Appeal process. A person denied benefits from the Fund may file a complaint with the State Treasurer. Complaints must be in writing, include the complainant's name, telephone number, and mailing address, and include a clear and concise description of the alleged error. The State Treasurer may provide assistance in preparing a written complaint. A person must file the application for an adjudicative proceeding with the State Treasurer within 90 days after receiving notice of the aggrieving decision unless good cause is shown. "Good cause" is defined as a substantive reason or legal justification for failing to meet a hearing deadline. Good cause to fail to meet a hearing deadline may include, but is not limited to, military deployment, medical reasons, housing instability, language barriers, or domestic violence.
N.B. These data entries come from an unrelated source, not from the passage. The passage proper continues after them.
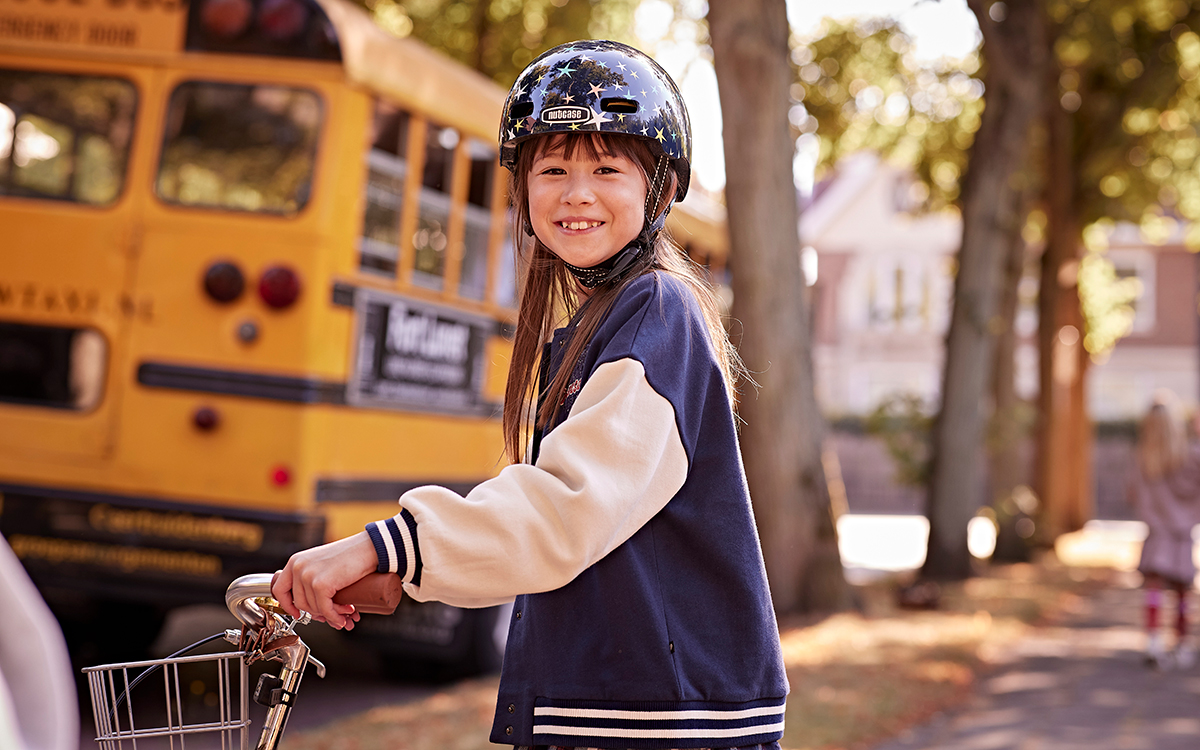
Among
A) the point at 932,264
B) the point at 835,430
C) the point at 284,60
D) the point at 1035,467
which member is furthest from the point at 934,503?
the point at 932,264

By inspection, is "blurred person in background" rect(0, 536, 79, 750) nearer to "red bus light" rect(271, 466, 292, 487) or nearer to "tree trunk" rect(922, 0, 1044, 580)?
"red bus light" rect(271, 466, 292, 487)

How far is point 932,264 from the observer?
3788 cm

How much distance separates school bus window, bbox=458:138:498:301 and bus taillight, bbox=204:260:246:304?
1.40 metres

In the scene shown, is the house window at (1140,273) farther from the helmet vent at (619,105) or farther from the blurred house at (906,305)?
the helmet vent at (619,105)

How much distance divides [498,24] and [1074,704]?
9379mm

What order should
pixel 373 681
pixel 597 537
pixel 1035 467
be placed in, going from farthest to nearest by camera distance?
pixel 1035 467
pixel 373 681
pixel 597 537

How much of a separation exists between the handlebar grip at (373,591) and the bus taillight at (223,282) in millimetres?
4646

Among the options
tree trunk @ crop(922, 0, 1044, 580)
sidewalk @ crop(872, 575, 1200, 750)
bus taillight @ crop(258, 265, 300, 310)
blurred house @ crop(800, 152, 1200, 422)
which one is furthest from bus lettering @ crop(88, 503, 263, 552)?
blurred house @ crop(800, 152, 1200, 422)

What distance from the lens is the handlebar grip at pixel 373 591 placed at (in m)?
1.74

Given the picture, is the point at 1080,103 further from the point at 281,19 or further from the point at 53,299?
the point at 53,299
The adjudicative proceeding is governed by the Administrative Procedure Act and this Act.
Other Provisions. The State Treasurer, the Office of the State Treasurer, and the SIB are not liable to the state, to the Trust, or any other person as a result of their activities relating to this Trust, whether these activities are ministerial or discretionary, except for the willful dishonesty or intentional violations of the law. The State Treasurer may purchase liability insurance for the State Treasurer and the Office of the State Treasurer. The SIB may purchase liability insurance for its members.
The State Treasurer may solicit or receive gifts, grants, and endowments from public or private sources , in trust or otherwise, for the use and benefit of the purposes of the Trust. The State Treasurer may expend gifts, grants, and endowments according to their terms.
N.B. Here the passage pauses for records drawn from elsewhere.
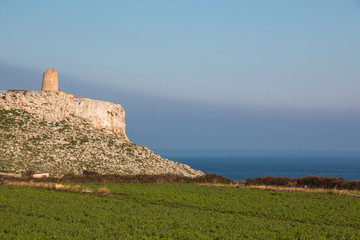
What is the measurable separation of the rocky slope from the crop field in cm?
2219

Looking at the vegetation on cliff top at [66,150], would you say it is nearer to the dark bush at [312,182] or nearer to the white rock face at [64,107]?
the white rock face at [64,107]

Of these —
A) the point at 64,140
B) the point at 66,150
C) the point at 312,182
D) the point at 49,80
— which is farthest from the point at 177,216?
the point at 49,80

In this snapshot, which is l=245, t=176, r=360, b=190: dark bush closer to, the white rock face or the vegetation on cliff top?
the vegetation on cliff top

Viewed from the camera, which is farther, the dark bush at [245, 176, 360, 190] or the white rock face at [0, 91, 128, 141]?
the white rock face at [0, 91, 128, 141]

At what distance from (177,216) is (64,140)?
42.4 metres

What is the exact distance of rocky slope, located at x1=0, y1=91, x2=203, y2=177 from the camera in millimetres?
54781

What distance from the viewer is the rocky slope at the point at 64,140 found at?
54.8 m

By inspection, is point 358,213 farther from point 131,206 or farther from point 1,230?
point 1,230

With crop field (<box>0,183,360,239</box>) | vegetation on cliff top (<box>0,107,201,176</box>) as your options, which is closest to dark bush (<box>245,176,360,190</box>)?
crop field (<box>0,183,360,239</box>)

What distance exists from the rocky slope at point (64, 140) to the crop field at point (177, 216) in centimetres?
2219

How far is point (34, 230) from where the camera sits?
1880 cm

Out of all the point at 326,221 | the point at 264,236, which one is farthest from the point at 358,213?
the point at 264,236

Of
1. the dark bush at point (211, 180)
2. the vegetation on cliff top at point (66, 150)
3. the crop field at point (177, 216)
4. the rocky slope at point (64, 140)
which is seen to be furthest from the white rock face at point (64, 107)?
the crop field at point (177, 216)

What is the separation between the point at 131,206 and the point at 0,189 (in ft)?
44.7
A technical correction is made to clarify that the Rosa Franklin Legislative Intern Program Scholarship is listed in statute as the Rosa Franklin Legislative Intern Program Scholarship Account.
The committee recommended a different version of the bill than what was heard. PRO: Too many children are born into financial instability and it becomes an intergenerational problem which is hard to escape without the right tools. Parents want better for their children. It's time we rely on more than luck; the rule for the few needs to be the rule for the many. This addresses the cyclical cost of poverty, not a handout but a step up. There are many innovative and resilient people in our community that we could assist. Working hard alone isn't the key to success or those who are low-income would already be wealthy. The issue is the lack of access to capital which contributes to the wealth gap. If you go to high school knowing you have funds to go to college, start a business or buy a home, you just think differently. The Washington Future Fund is trying to reserve funds today to meet the needs we will need in the future. Connecticut has recently done this, although through a capital investment. We are looking for a long-term investment that will be impactful 20 years from now. The task force will be tasked with looking at distribution issues, among other things. The bill should be structured more progressively with the greatest benefit going to the greatest need.
OTHER: The committee should also look and new and emerging opportunities beyond education, starting a business and buying a home. For some communities, these don't provide as much wealth as you would think.